Franz : Il tenait le jeune fou en joug, le canon de son M16 à quelques centimètres du crâne...
Pieter : Montre-nous ton pass et ton contrat de travail ! Grouille !
Franz : Recroquevillé sur lui-même, le noir marmonnait des paroles à peine audibles. Pieter perdait déjà
patience.
Pieter : Qu’est-ce que tu racontes ? Tu nous insultes ?
Franz : Il prie !
Franz : Je m’agenouillai à côté de lui.
Franz : Qu’est-ce que tu fiches ici ? Tu ne sais pas que c’est interdit ?

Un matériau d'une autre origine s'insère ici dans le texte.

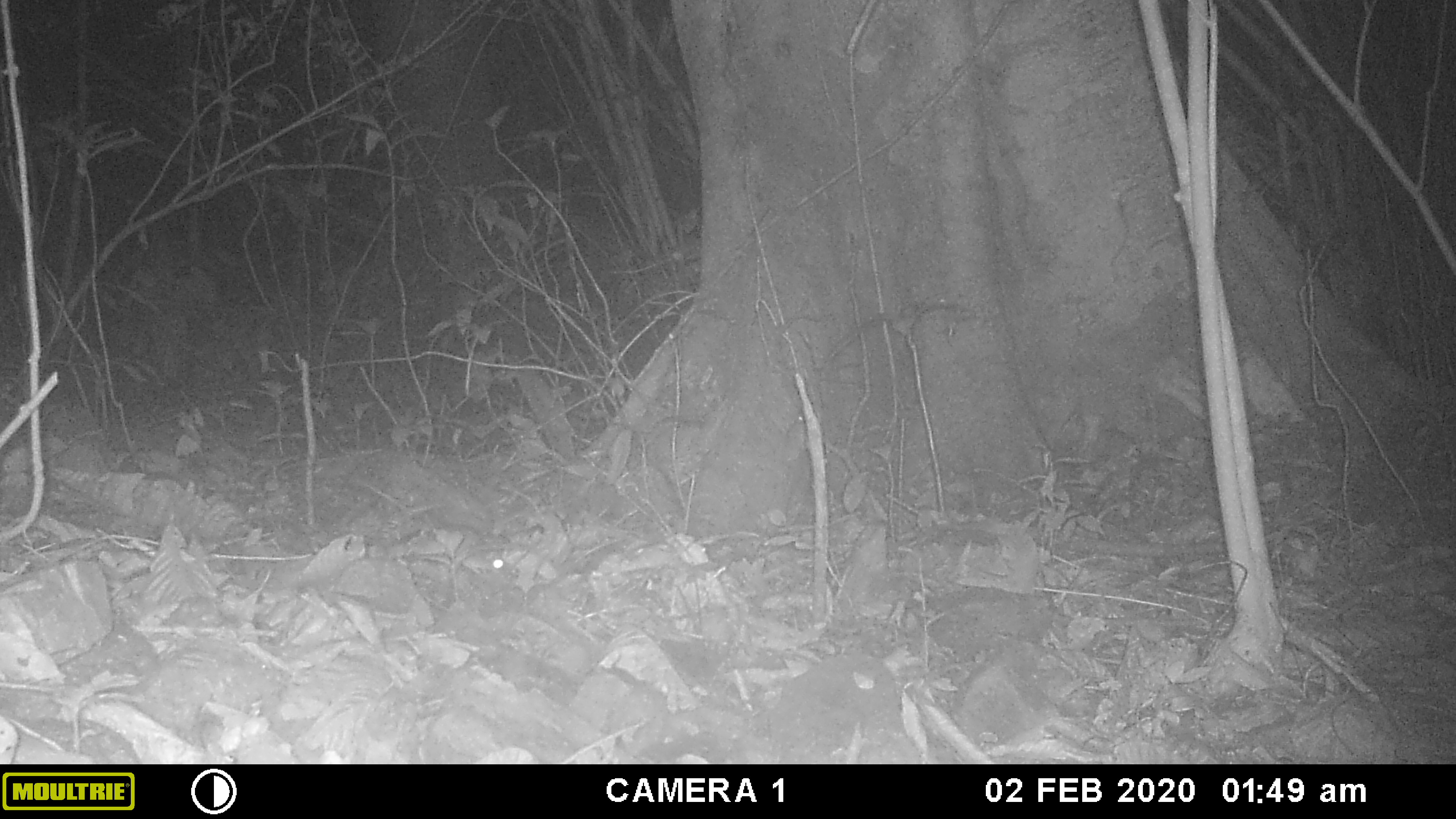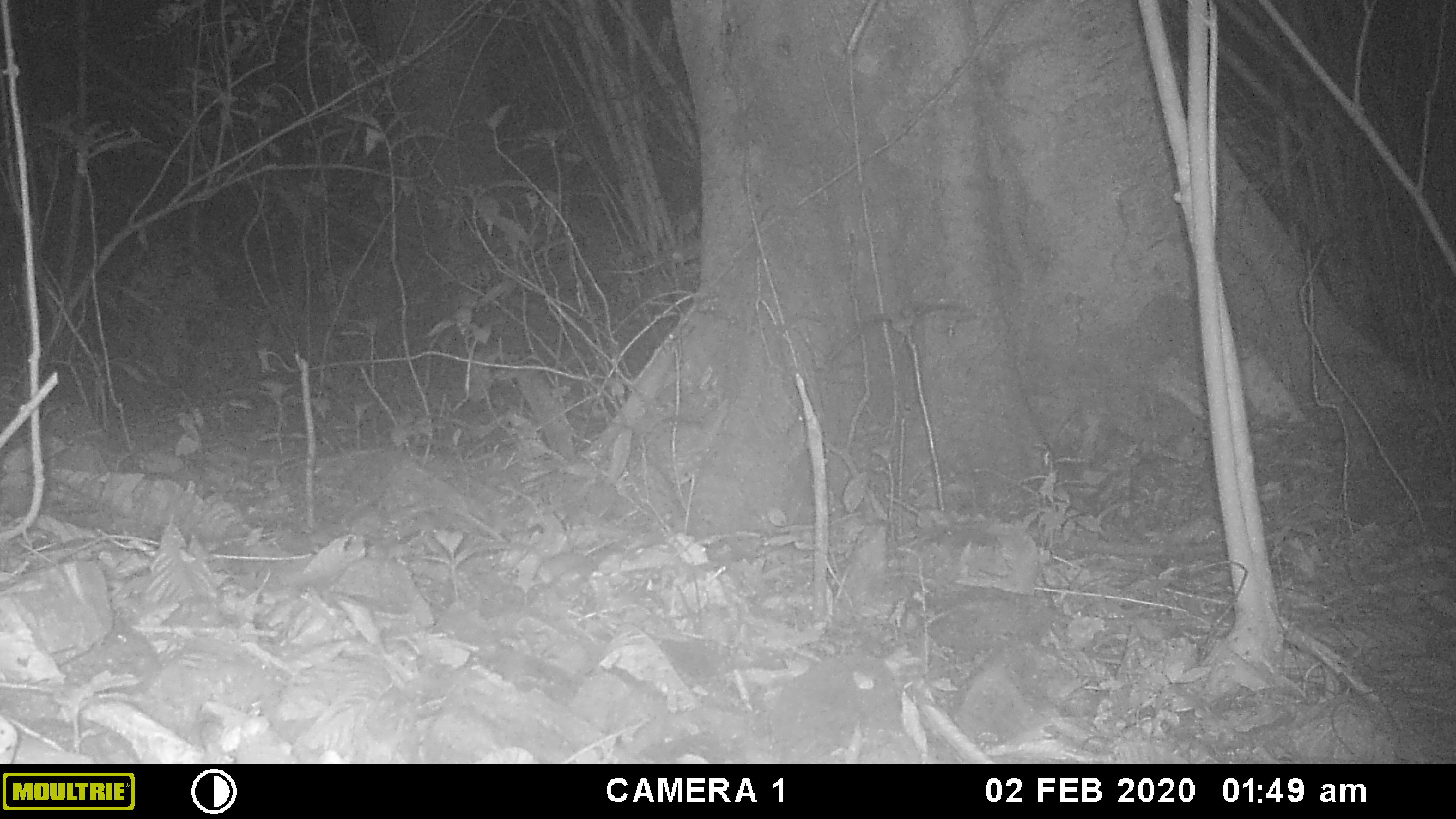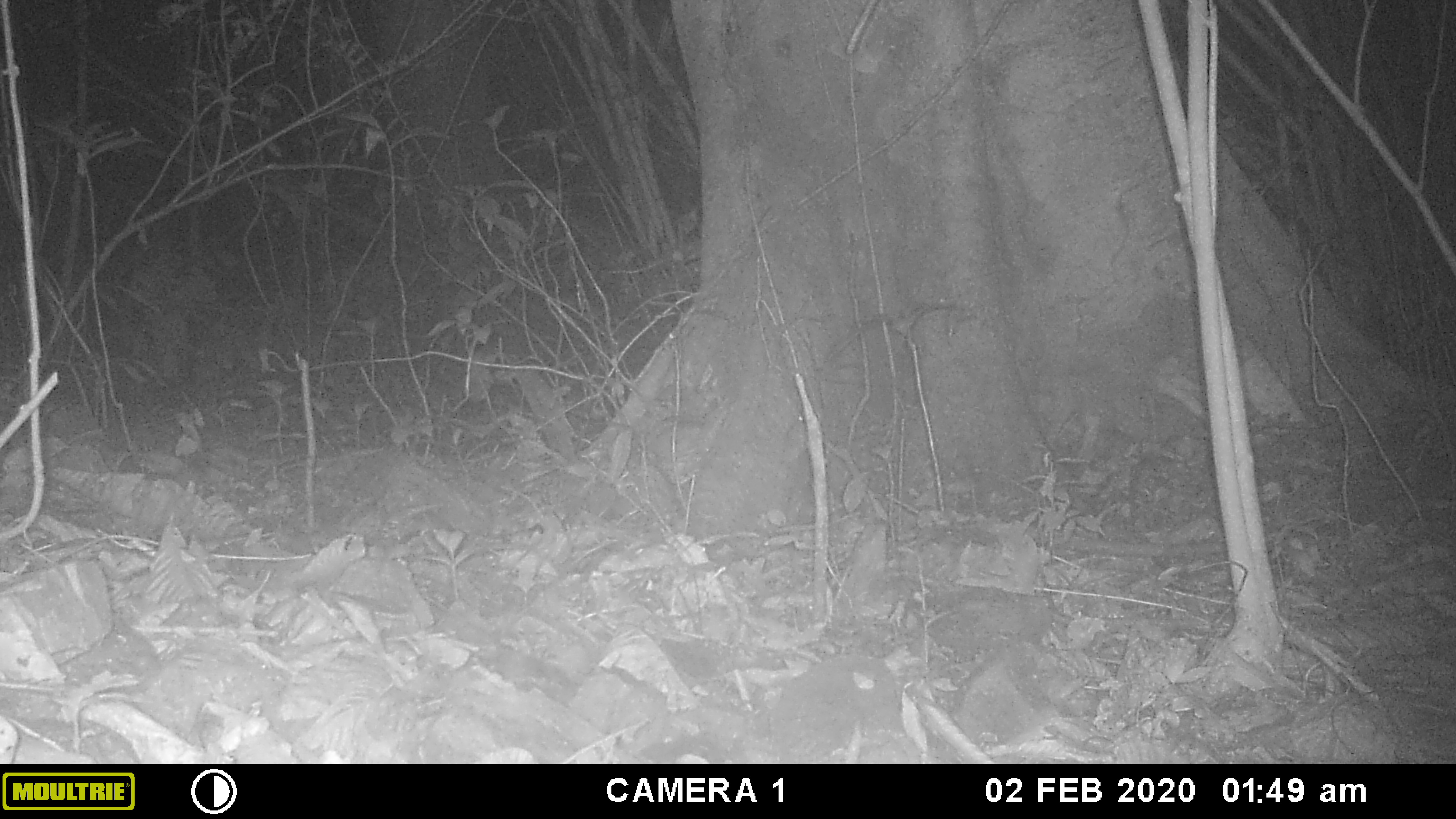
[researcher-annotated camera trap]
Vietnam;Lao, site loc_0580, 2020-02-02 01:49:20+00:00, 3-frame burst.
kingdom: Animalia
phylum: Chordata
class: Mammalia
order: Rodentia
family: Muridae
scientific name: Muridae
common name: old-world mice and rats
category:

Jeune noir (parlant pour lui-même): Kafele, je t’interdis d’aller chez les blancs ! Mama va pas être contente !
Elle va punir !... Kafele, c’est pas bien !
Franz : Il n’a pas toute sa tête. Si tu veux mon avis, c’est un simple d’esprit !
Pieter : Tu parles ! Ces macaques te jouent du Shakespeare et dès que t’as le dos tourné, ils te plantent avec
leur sagaie !... Ça marche pas avec moi, Négro ! Allez lève-toi !
Franz : Il l’empoigna le malheureux par le col et le redressa violemment pour le plaquer dos contre le mur. Le
jeune poussa un cri de terreur.
Jeune noir : Non !!! Pas taper ! Pas taper Kafele ! Pas taper Kafele…
Franz : Tandis qu’il plaçait ses bras devant son visage, une tache apparut sur son pantalon, partant de son
entrejambe pour s’élargir jusqu’à former une flaque à ses pieds.
Pieter : Putain de sous merde, il me pisse sur les pieds !
Franz : Il lui assena un violent coup de crosse dans les cotes qui le fit se tordre de douleur, le souffle coupé…
Pieter avait déjà relevé ses bras, tenant son arme au-dessus de sa tête, prêt à récidiver. Je me précipitai sur
lui et l’enserrer pour le bloquer.
Franz : ça suffit, salopard ! Tu vas le tuer !
Franz : D’un geste quasi instinctif, Pieter me repoussa violemment, m’envoyant au sol. Emporté par sa
fureur, il se tourna vers moi, arma son M16 et me mit en joug.
Pieter : Ne refais jamais ça !
Franz : Je t’ai évité des problèmes, pauvre con !
Pieter : Mon cul ! T’as juste voulu jouer les bons samaritains pour cette bouse…
Franz : Il saisit le noir, le releva et le poussa vers la voiture.
Pieter : Si mes manières te déplaisent, achète-toi un pot de peinture noire et inscris-toi à l’ANC !
Mbuyisa : Ils lui ont pété trois cotes ! Tu le crois ça, Hector ! A Kafele ! Putain !... À Kafele !... Mes parents
ont eu le plus grand mal du monde à le faire sortir de prison. Le blanc, il disait que Kafele avait commencé.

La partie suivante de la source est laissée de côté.